Full data integrity is a crucial requirement of a regulatory database. Full data integrity guarantees Inventory Lots are linked to correct and valid Sales Receipts, Variety, Section, Product, and Lab Report definitions, and their attachments.

CCRS is intended to be a reporting system. If CCRS were behaving as such, it would not require a specific order to upload these reports in. The system would allow data to be imported without these verifications. LCB could then act to reconcile compliance issues using reports generated from the reports.

Under the existing behavior of CCRS, users are blocked from uploading their reports and fulfilling their regulatory obligations in a timely manner. One issue can begin to cascade quickly. Waiting for the results on a reported Product can have side-effects on the reported activity of an Inventory Lot waiting for the Product definition to come into existence in CCRS. OpenTHC estimates a best-case wait time of 6 hours for an error notification from CCRS.

Lab and B2B

Problems with CCRS response lag are compounded when we introduce Laboratory Result and B2B Sale transactions. OpenTHC has observed several instances of these problems blocking business because of external factors in CCRS.

Laboratory data cannot be uploaded unless the Inventory Lot data is properly uploaded. However, that Inventory is uploaded by a Licensee, not the Laboratory. The Laboratory data is rejected, until the Licensee uploads the Inventory without issue.

A similar event occurs when uploading the B2B transactions.
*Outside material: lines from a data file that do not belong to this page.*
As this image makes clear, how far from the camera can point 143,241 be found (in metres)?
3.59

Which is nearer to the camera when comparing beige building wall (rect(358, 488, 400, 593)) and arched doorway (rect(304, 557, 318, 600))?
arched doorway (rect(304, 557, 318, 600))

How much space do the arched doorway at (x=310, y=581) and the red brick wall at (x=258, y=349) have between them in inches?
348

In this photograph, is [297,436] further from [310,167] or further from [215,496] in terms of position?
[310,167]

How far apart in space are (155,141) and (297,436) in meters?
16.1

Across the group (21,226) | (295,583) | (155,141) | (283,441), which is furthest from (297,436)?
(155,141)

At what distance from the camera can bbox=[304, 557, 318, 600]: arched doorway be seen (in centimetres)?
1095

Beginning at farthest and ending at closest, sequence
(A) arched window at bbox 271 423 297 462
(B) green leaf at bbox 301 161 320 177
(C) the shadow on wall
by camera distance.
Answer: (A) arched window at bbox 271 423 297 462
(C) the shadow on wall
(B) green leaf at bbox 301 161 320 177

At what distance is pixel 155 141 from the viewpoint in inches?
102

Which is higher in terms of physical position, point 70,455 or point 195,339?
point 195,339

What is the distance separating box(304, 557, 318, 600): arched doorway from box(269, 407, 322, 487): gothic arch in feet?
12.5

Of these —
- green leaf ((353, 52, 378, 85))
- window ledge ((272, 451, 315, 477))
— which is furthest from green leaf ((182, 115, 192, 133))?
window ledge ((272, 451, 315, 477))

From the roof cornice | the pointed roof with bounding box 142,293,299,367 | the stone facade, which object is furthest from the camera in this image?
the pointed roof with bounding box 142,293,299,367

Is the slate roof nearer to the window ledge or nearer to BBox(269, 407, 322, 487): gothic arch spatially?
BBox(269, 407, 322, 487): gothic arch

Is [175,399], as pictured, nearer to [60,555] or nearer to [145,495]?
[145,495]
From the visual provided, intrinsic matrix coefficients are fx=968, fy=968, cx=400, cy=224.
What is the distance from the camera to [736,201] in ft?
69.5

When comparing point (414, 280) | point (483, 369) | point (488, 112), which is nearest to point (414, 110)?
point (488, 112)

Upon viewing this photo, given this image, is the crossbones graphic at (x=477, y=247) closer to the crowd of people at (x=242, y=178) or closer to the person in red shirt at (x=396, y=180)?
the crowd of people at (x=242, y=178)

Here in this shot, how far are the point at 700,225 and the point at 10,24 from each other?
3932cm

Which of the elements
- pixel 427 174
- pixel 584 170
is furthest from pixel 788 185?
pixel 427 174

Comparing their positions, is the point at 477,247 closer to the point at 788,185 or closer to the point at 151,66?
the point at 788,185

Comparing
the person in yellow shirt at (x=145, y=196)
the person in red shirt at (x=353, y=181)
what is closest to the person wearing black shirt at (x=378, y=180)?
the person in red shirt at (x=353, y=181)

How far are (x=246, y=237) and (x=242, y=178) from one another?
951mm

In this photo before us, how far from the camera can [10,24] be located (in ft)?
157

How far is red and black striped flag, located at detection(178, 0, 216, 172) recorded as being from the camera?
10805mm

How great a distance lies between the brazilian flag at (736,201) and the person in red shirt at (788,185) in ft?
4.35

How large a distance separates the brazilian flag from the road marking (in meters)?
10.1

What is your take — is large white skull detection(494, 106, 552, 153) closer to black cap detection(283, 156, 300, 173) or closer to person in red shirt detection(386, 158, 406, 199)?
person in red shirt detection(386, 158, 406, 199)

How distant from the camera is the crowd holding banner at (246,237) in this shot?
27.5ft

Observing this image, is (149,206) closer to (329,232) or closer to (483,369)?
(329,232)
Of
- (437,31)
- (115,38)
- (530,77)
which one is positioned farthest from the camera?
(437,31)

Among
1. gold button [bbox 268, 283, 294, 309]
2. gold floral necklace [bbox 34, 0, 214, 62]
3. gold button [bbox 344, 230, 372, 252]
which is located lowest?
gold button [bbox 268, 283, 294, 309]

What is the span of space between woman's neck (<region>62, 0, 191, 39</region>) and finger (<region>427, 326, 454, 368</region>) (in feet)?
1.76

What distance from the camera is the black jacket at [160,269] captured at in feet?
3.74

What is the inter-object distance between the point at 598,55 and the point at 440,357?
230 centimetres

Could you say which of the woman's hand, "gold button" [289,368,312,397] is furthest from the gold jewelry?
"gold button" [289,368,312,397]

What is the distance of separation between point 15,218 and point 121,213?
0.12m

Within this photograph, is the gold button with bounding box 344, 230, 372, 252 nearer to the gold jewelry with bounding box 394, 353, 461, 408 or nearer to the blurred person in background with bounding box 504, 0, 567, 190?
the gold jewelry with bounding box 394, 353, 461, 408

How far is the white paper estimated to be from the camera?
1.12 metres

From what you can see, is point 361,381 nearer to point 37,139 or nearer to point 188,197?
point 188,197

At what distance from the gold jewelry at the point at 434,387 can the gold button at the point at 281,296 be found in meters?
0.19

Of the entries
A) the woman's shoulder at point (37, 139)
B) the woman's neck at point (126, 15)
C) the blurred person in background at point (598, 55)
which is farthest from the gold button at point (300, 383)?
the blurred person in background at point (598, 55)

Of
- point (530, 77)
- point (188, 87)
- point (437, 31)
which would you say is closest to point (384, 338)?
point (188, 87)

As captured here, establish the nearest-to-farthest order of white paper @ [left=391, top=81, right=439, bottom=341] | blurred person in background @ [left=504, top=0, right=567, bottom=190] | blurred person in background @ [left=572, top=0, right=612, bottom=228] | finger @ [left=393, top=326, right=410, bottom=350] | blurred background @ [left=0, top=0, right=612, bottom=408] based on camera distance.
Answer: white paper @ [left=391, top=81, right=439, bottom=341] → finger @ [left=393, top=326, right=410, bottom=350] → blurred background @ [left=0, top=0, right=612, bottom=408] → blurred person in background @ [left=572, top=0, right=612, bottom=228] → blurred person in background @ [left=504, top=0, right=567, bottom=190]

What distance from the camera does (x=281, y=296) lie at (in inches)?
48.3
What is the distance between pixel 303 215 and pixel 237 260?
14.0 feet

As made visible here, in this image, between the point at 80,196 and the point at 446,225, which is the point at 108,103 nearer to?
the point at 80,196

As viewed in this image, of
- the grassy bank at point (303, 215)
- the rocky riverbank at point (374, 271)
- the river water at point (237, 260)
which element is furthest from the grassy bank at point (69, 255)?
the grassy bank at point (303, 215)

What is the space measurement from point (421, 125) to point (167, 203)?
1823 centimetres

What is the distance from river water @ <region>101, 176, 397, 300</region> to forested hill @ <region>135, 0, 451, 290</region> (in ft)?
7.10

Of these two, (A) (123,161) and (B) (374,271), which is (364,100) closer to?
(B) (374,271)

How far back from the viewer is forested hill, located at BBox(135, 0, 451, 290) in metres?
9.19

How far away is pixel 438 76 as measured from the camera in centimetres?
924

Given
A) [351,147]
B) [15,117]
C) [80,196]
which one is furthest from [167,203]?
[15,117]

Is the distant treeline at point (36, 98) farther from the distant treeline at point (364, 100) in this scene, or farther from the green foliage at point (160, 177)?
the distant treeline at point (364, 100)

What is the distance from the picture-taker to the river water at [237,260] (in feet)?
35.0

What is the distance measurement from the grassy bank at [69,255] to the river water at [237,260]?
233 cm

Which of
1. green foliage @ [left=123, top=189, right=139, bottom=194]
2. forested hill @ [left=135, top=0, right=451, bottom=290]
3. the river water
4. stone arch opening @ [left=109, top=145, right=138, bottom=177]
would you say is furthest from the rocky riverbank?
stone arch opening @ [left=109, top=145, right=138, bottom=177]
Transactions are dependent on the SUPPLY side licensee for uploading their data to CCRS. And if the SUPPLY side licensee has not completed this upload, the DEMAND side is unable to report on the records that they have a right to.

There is no clarity on responsibility in many of these scenarios from the LCB. The lag of CCRS is far longer than a reasonable pace of business, and these compounding issues with the system’s behavior are becoming entangled in everyday transactions.

In OpenTHC’s experience, Licensees typically work with each other in good faith to correct issues. However, CCRS’s problems create friction when they are not able to be resolved quickly. There is also little guidance from the LCB on who ultimately is responsible in any given situation.

Confronting the LCB about these issues has put many participants into a bind. The LCB naturally wants to know more information, but they prioritize knowing exactly which participants are being discussed in any given situation. Individuals do not feel comfortable narcing out their peers, and the LCB is losing out on valuable feedback opportunities.

The Cannabis 2.0 initiative is the kind of good policy making Washington State is known for. Reporting systems are a reasonable solution for the regulatory goals the State is trying to achieve. However, CCRS is a broken reporting system because the implementation does not allow it to behave like one. Instead, it has adopted the worst features of every track-and-trace vendor the LCB has ever worked with, and still somehow managed to hang onto spreadsheet reporting.